=== Your task ===
Render the lines below as a numbered list, omitting any blank lines.

Recorded data:

● ● ● ●

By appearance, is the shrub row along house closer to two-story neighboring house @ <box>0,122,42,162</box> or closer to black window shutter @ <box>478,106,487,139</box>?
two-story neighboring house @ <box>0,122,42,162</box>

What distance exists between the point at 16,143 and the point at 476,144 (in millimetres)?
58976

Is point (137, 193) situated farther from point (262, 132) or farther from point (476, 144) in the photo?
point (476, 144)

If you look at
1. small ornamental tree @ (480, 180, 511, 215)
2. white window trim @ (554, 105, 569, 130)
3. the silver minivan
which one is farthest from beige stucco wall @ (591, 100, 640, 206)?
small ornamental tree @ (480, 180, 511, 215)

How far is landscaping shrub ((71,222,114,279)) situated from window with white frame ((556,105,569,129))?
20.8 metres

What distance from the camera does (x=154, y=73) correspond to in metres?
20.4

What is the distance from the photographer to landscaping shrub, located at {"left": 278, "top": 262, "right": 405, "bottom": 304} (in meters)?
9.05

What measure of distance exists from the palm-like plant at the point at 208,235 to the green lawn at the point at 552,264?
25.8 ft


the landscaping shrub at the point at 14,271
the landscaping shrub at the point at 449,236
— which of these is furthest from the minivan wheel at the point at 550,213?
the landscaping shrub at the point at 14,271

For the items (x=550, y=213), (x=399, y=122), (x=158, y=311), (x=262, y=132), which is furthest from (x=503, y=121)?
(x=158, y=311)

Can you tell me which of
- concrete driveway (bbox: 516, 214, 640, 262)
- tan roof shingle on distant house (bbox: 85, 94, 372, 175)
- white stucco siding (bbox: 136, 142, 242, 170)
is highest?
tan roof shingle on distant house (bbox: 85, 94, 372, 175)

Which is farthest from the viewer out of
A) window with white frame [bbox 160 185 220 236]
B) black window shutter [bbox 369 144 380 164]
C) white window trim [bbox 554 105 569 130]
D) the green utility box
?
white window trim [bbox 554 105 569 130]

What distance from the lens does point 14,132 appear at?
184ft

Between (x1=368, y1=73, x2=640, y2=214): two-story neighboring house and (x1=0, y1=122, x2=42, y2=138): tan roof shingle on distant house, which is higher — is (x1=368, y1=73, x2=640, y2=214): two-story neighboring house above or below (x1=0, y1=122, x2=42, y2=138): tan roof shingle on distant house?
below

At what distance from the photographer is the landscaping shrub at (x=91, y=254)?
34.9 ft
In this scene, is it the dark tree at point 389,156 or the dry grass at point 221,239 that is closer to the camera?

● ● ● ●

=== The reply ===
1. By appearance, is the shrub row along house closer to two-story neighboring house @ <box>0,122,42,162</box> or closer to black window shutter @ <box>478,106,487,139</box>?
2. two-story neighboring house @ <box>0,122,42,162</box>
3. What distance exists between the point at 16,143 and the point at 476,144 (in millimetres)?
4. 58976
5. Is point (137, 193) situated farther from point (262, 132) or farther from point (476, 144) in the photo?
6. point (476, 144)
7. If you look at
8. 1. small ornamental tree @ (480, 180, 511, 215)
9. 2. white window trim @ (554, 105, 569, 130)
10. 3. the silver minivan
11. which one is farthest from beige stucco wall @ (591, 100, 640, 206)?
12. small ornamental tree @ (480, 180, 511, 215)
13. How far is landscaping shrub ((71,222,114,279)) situated from window with white frame ((556,105,569,129))?
14. 20.8 metres
15. What distance from the camera does (x=154, y=73) correspond to in metres?
16. 20.4
17. What is the distance from the photographer to landscaping shrub, located at {"left": 278, "top": 262, "right": 405, "bottom": 304} (in meters)?
18. 9.05
19. What measure of distance exists from the palm-like plant at the point at 208,235 to the green lawn at the point at 552,264?
20. 25.8 ft
21. the landscaping shrub at the point at 14,271
22. the landscaping shrub at the point at 449,236
23. — which of these is furthest from the minivan wheel at the point at 550,213?
24. the landscaping shrub at the point at 14,271
25. For the items (x=550, y=213), (x=399, y=122), (x=158, y=311), (x=262, y=132), which is furthest from (x=503, y=121)?
26. (x=158, y=311)
27. Can you tell me which of
28. - concrete driveway (bbox: 516, 214, 640, 262)
29. - tan roof shingle on distant house (bbox: 85, 94, 372, 175)
30. - white stucco siding (bbox: 136, 142, 242, 170)
31. is highest?
32. tan roof shingle on distant house (bbox: 85, 94, 372, 175)
33. Which is farthest from the viewer out of
34. A) window with white frame [bbox 160 185 220 236]
35. B) black window shutter [bbox 369 144 380 164]
36. C) white window trim [bbox 554 105 569 130]
37. D) the green utility box
38. ?
39. white window trim [bbox 554 105 569 130]
40. What distance from the lens does point 14,132 appear at?
41. 184ft
42. Between (x1=368, y1=73, x2=640, y2=214): two-story neighboring house and (x1=0, y1=122, x2=42, y2=138): tan roof shingle on distant house, which is higher — is (x1=368, y1=73, x2=640, y2=214): two-story neighboring house above or below (x1=0, y1=122, x2=42, y2=138): tan roof shingle on distant house?
43. below
44. At what distance from the photographer is the landscaping shrub at (x=91, y=254)?
45. 34.9 ft
46. In this scene, is it the dark tree at point 389,156 or the dry grass at point 221,239 that is closer to the camera?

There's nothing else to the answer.